Prins, Clymer and Toso are associated with the Goodling Institute for Research in Family Literacy and Monnat is associated with Rural Sociology at Penn State.

Prins, E. (PI). Poor women's involvement in community-based adult education: Consequences for social networks, social support, and mental health. Funded through the Spencer Foundation ($40,000).

girl-toddler-painting.jpgResearch suggests that poor women with low educational attainment tend to have smaller, less supportive social networks and, concomitantly, to experience depression and  other forms of psychological distress.  The purpose of this study is to examine how poor women with limited educational attainment use family literacy and adult education programs to construct supportive social networks, and in turn, how these networks influence women's mental health.  The study investigates the types of emotional  and material resources women exchange with each other; whether intensity of participation increases the number and quality of women's social ties; and whether women who establish more and higher quality social ties experience improved mental health (i.e., depression, sense of control over their lives).

The project includes approximately 40 women who are enrolled in family literacy (n=5) and adult education (n=1) programs in Pennsylvania.  The methods include:  (1) a structured pre-post questionnaire, regarding relationships with program participants and staff, social networks, social support, social interaction, and mental health; (2) interviews with a sub-set of 20 learners; (3) daily social interaction records documenting interactions with students and teachers from the program outside of class time; (4) program records and participant reading scores and participation data; and (5) observations of classrooms and program events.


Prins, E. (PI), Huang-Pollock, C., Schaffer, B., Toso, B.W., Woodhouse, S., & Witherspoon, D. P-PLAN STUDY: Parents planning and learning about attention-related needs.
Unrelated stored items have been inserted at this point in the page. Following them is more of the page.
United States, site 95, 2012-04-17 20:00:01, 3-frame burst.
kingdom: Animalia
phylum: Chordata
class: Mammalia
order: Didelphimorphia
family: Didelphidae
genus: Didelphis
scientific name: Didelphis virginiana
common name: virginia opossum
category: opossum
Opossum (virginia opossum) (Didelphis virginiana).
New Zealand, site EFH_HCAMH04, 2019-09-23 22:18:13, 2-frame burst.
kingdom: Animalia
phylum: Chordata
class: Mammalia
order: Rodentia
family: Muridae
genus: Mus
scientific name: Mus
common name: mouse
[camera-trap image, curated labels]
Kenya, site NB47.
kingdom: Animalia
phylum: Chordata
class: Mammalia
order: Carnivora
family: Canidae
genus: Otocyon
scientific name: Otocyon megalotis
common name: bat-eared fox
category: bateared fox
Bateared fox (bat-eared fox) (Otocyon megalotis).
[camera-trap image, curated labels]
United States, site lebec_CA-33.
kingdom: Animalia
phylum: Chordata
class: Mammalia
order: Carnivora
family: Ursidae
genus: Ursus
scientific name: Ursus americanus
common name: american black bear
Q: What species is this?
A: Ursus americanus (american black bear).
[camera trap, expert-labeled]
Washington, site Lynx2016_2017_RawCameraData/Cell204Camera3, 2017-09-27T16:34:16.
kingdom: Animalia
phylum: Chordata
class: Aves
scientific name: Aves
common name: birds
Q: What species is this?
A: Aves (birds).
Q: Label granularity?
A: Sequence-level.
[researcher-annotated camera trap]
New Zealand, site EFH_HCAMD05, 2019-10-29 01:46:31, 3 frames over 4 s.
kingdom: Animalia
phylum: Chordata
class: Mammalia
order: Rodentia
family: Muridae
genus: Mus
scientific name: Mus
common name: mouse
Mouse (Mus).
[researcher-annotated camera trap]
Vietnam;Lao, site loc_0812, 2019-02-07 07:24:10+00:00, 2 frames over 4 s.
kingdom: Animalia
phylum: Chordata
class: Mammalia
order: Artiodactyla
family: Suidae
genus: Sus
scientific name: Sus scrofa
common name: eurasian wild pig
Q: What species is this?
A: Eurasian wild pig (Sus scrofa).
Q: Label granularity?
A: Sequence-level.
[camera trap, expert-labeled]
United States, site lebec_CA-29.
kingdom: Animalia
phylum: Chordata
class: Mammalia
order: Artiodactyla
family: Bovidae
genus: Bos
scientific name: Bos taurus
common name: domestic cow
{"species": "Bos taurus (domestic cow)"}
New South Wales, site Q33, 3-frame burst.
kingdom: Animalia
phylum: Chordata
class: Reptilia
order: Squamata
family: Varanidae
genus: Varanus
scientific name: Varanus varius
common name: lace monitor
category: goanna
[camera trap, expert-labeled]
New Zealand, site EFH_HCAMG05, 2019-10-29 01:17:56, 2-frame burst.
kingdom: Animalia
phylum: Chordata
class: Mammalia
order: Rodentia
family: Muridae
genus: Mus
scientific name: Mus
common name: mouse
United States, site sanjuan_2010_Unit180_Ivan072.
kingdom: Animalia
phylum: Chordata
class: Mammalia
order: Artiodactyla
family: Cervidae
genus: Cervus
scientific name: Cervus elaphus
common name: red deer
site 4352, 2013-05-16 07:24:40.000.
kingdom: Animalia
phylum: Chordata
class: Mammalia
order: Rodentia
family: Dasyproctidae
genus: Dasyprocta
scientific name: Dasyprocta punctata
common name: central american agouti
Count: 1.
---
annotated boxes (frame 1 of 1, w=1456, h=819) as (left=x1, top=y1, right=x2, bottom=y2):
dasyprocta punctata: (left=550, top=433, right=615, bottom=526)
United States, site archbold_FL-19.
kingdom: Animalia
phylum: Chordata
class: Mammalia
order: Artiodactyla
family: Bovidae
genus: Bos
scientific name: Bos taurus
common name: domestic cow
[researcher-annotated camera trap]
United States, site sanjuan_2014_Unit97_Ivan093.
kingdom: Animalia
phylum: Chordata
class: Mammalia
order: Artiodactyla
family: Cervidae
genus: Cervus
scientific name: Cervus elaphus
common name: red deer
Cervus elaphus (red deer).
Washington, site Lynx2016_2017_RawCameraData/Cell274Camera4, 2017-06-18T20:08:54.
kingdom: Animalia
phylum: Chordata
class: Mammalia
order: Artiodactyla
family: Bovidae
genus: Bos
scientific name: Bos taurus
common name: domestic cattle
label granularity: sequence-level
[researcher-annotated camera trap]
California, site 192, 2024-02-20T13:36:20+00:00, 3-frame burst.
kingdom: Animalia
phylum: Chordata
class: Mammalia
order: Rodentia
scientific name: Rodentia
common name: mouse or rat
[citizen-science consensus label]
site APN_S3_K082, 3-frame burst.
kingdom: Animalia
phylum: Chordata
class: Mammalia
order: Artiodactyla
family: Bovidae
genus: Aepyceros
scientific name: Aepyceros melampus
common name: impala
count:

Funded through the PSU College of Education Research Initiation Grant ($8304) and the PSU Children, Youth, and Families Consortium ($5000).


Raising a child with overactivity or attention difficulties can be challenging.  Seeking information and treatment, understanding diagnoses, making decisions about treatment, and interacting with teachers and health care professionals can pose a number of challenges, especially for caregivers who lack access to economic, educational, or other support systems.

The purpose of this project is to understand health literacy among low-socioeconomic status (SES) parents (or other primary caregivers) of school-age children with overactivity or attention difficulties, or who are diagnosed with ADHD.  The specific aims are to better understand parents' perspectives on (a) how parents seek out and make sense of information about their children's diagnoses or concerns about behavior, (b) how parents make decisions about treatment, (c) parents' experiences of interactions with professionals involved in diagnosing and treating their children, and (d) parents' supports and needs for support related to parenting a child with ADHD or other such difficulties (including managing challenging behaviors).  The study focuses both on current experiences and what would most help to promote access to services, support, empowerment, and health literacy.